• PROBLEM TO WORK ON
Write the entries out exactly. Any images they hold stay out of the copy.
··· SOURCE MATERIAL
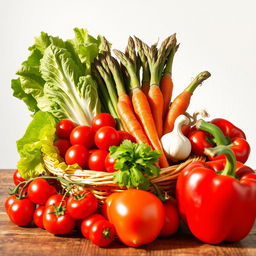 A vibrant still life composition featuring an assortment of colorful vegetables, including cherry tomatoes, crispy lettuce leaves, a bundle of fresh asparagus, carrots with their green tops, a bulb of garlic, and a red bell pepper, all arranged artfully in a woven basket or on a rustic wooden table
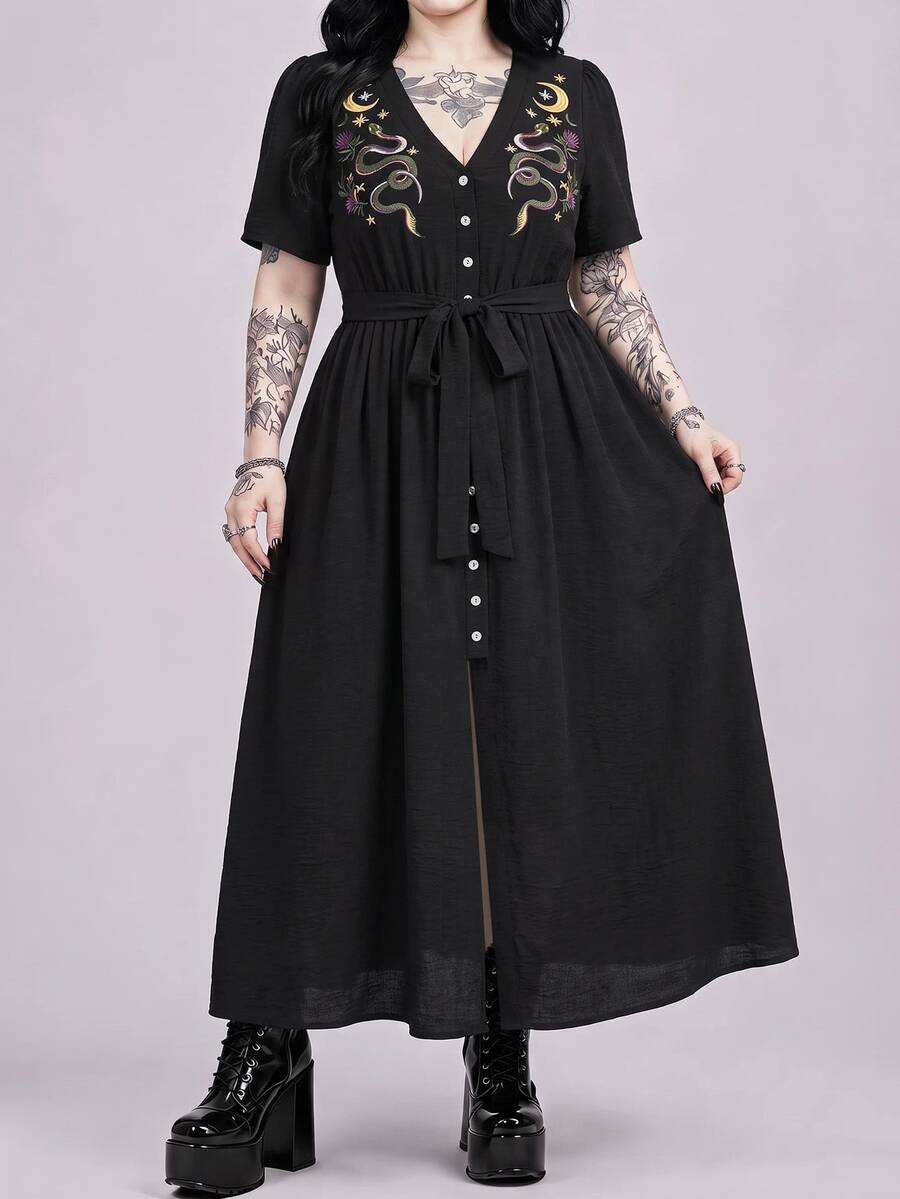 ROMWE Gothic Style Summer Vacation Snake Skin & Floral Print Deep V-Neck High Slit Plus Size Dress For Women - Black - View 1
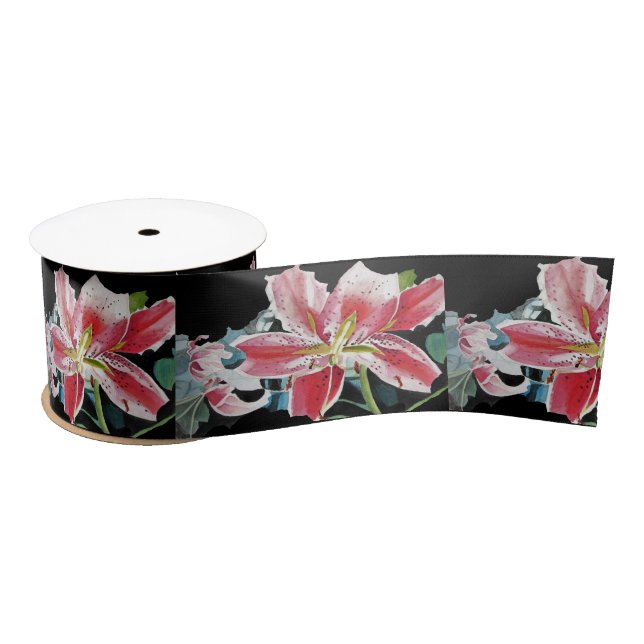 Lily Watercolor Red Oriental floral Satin Ribbon (Spool)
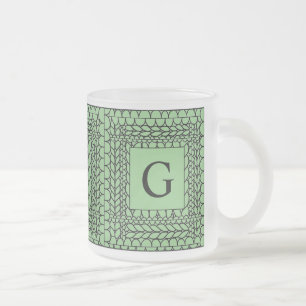 KNIT PURL SAGE Frosted Glass Mug + Initial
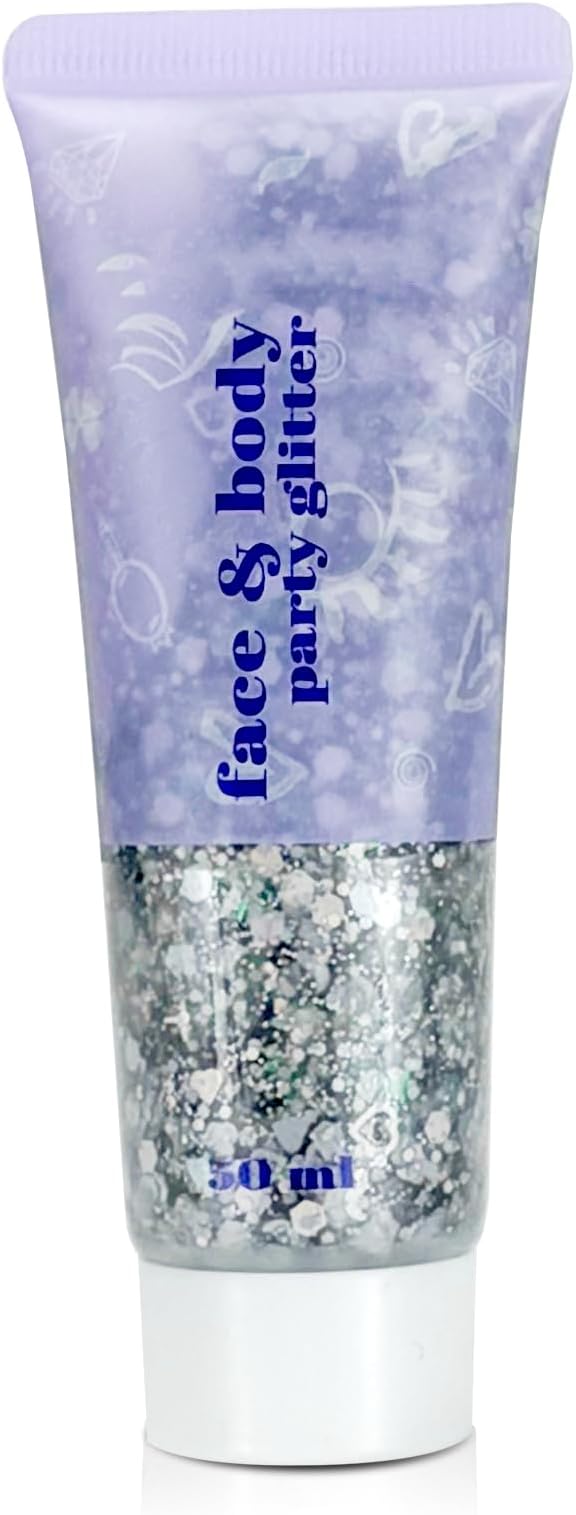 Body Glitter Gel, Face Shimmer Glitters for Women Girls, Long Lasting Sparkly Makeup for Birthday Christmas Festivals, Nails Hair Eyeshadow Paint Accessory (Silver)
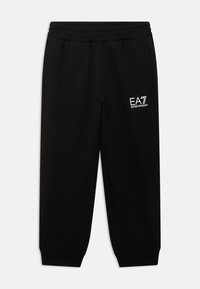 Black jogger pants made of soft fabric, featuring an elastic waistband, tapered cuffs, and a white EA7 logo on the left thigh.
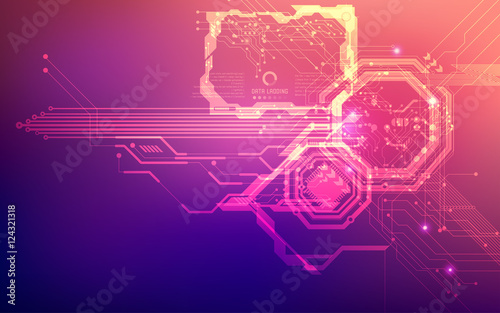 futuristic backdrop; abstract circuit background; blue pink digital technology
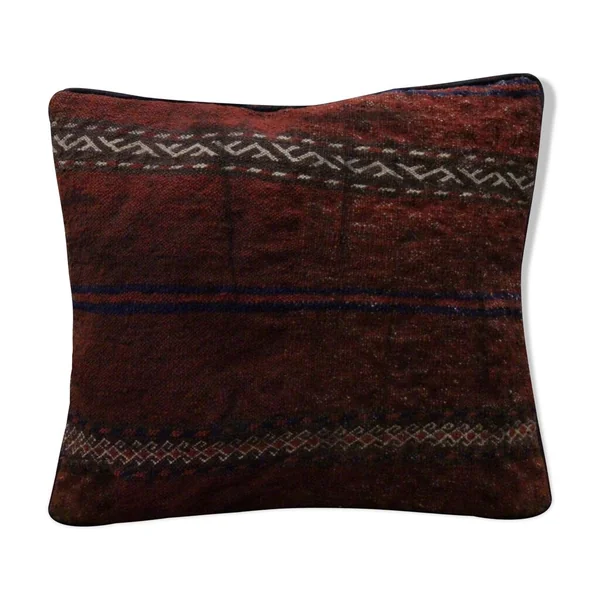 Traditionnel laine tissée à la main Deep Red Coussin Housse 41x41cm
······
• REPLY
 A vibrant still life composition featuring an assortment of colorful vegetables, including cherry tomatoes, crispy lettuce leaves, a bundle of fresh asparagus, carrots with their green tops, a bulb of garlic, and a red bell pepper, all arranged artfully in a woven basket or on a rustic wooden table
 ROMWE Gothic Style Summer Vacation Snake Skin & Floral Print Deep V-Neck High Slit Plus Size Dress For Women - Black - View 1
 Lily Watercolor Red Oriental floral Satin Ribbon (Spool)
 KNIT PURL SAGE Frosted Glass Mug + Initial
 Body Glitter Gel, Face Shimmer Glitters for Women Girls, Long Lasting Sparkly Makeup for Birthday Christmas Festivals, Nails Hair Eyeshadow Paint Accessory (Silver)
 Black jogger pants made of soft fabric, featuring an elastic waistband, tapered cuffs, and a white EA7 logo on the left thigh.
 futuristic backdrop; abstract circuit background; blue pink digital technology
 Traditionnel laine tissée à la main Deep Red Coussin Housse 41x41cm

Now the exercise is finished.